■ **Task description**: Retype the whole listing, please, keeping every line exact and dropping the pictures.

■ **Supplied material**:
=-=-=
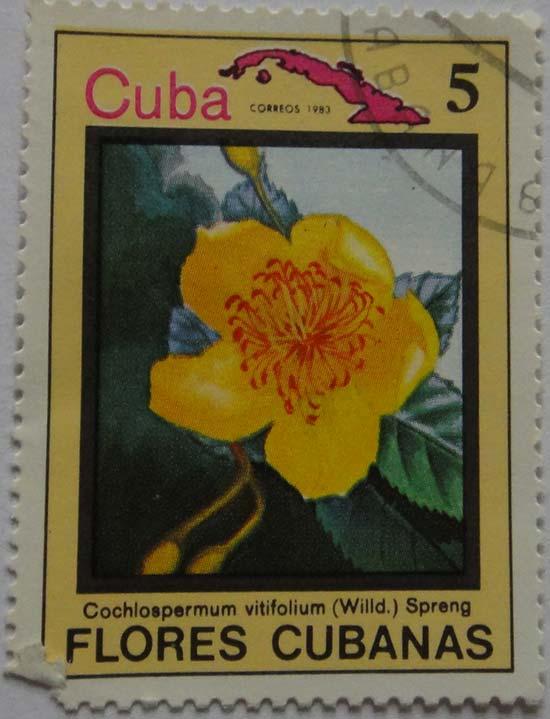 florescubanas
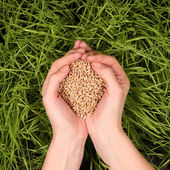 Seeds of wheat in the hands — Stock Photo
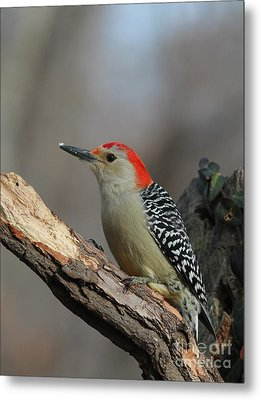 Red-bellied Woodpecker Metal Print by Jack R Brock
=-=-=
■ **Solution below**:
 florescubanas
 Seeds of wheat in the hands — Stock Photo
 Red-bellied Woodpecker Metal Print by Jack R Brock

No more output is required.